Çağlayan Camii’nin sağdaki tek minaresi, son devir camilerinin hemen hepsinde olduğu gibi kasr-ı hümâyun kitlesi köşesinden çıkar. Yuvarlak gövdenin üstünde mukarnas taklidi dört sıra halindeki dendan çıkmalarının üstünde bulunan şerefe, Türk minare mimarisi geleneğine tamamen yabancı bir üslûptadır. Ayrıca şerefe ince sütunlara dayanan dalgalı bir saçakla örtülmüş ve bu saçağın sivri kemerlerinin içleri Gotik üslûpta şebekelerle doldurulmuştur. Böylece burada, Ortaköy’de Yıldız Parkı girişindeki Mecidiye ve İstanbul’da Sultanhamam semtindeki Hacı Küçük camileri minarelerindeki Gotik şerefelerin bir üçüncü örneği meydana getirilmiştir. Minarenin petek kısmının en üst kenarında da kabartma bir süsleme görülür. Külâh ise bütünüyle değişik bir biçimde olup armut şeklinde dilimli bir kısmın üstünde gittikçe küçülen toplar ve en yukarıda da hilâl vardı. Fakat bugün armut şeklindeki kısmın yukarısı düştüğünden eksiktir.
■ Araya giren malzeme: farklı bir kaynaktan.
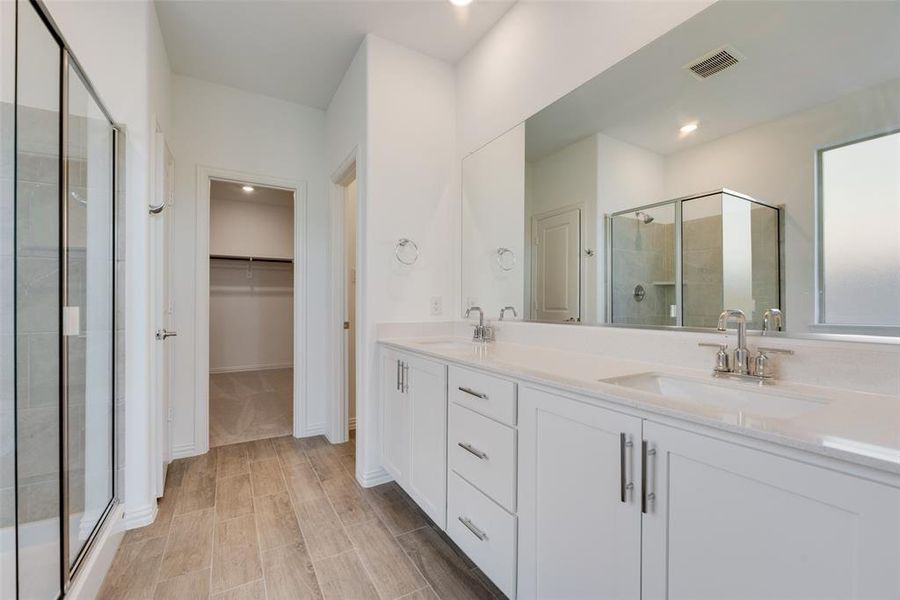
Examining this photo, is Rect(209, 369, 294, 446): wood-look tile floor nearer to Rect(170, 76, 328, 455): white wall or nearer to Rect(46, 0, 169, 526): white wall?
Rect(170, 76, 328, 455): white wall

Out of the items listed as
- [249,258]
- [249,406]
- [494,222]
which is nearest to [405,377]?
[494,222]

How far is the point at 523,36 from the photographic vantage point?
6.86 feet

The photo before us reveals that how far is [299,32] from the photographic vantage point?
7.75 ft

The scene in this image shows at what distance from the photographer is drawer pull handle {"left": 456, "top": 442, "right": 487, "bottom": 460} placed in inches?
57.1

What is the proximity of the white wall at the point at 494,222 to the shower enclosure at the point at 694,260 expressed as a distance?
0.63 m

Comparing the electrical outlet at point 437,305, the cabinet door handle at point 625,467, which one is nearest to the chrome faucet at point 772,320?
the cabinet door handle at point 625,467

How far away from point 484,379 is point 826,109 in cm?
129

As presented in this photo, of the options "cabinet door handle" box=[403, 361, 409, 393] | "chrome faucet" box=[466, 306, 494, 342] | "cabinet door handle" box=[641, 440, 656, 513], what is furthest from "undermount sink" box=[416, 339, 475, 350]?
"cabinet door handle" box=[641, 440, 656, 513]

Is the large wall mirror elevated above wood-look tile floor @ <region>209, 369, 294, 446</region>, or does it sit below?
above

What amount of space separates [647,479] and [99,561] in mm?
2037

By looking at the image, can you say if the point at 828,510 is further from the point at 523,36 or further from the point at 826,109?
the point at 523,36

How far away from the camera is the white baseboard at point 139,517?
1881mm

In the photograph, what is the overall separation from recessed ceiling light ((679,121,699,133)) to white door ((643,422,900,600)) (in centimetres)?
108

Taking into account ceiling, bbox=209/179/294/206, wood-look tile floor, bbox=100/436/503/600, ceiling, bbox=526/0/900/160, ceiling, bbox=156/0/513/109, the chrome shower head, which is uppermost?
ceiling, bbox=156/0/513/109
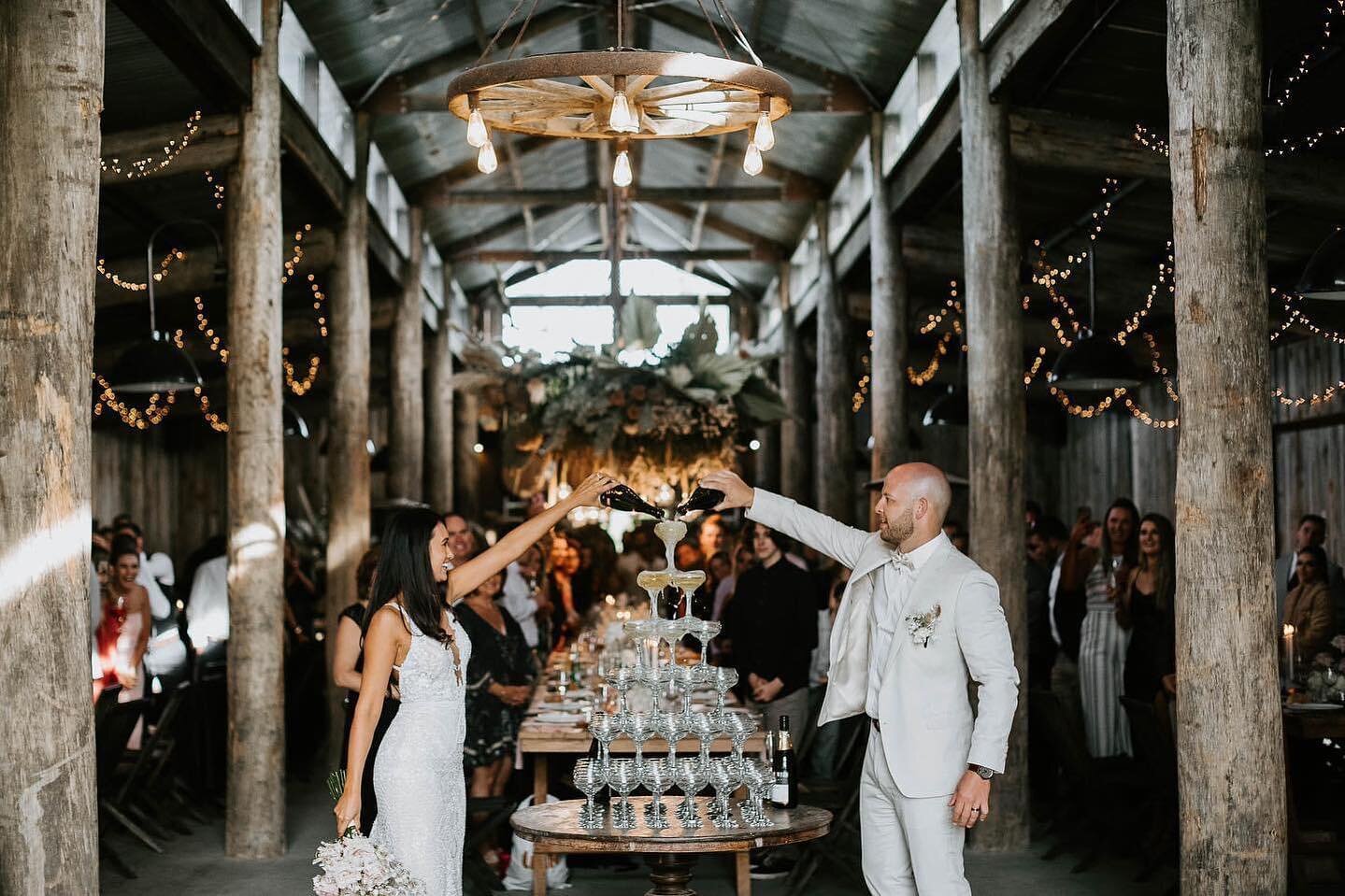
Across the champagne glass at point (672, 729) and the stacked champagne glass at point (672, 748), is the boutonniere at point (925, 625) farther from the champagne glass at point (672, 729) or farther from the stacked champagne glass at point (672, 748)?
the champagne glass at point (672, 729)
Çağlayan Camii, Türk sanatının yabancı tesirler altında kaldığı bir devrin eseri ve bilhassa minare mimarisinde meydana getirilen garip anlayışların bir örneği olarak dikkate değer bir yapıdır. Ayrıca İstanbul’un Türk şehir hayatında vaktiyle büyük bir yer almış Sâdâbâd ve Çağlayan’ın ayakta kalabilen son hâtırası olarak da önemlidir.

BİBLİYOGRAFYA:

Âbidelerimiz (nşr. Türkiye Anıtlar Derneği), İstanbul 1954, s. 194; Tahsin Öz, İstanbul Câmileri, İstanbul 1965, II, 16; Pars Tuğlacı, Osmanlı Mimarlığında Batılılaşma Dönemi ve Balyan Ailesi, İstanbul 1981, s. 261-264; Semavi Eyice, “İstanbul Minareleri”, Güzel Sanatlar Akademisi Türk Sanatı Tarihi Araştırma ve İncelemeleri, I, İstanbul 1963, s. 72-73, rs. 123.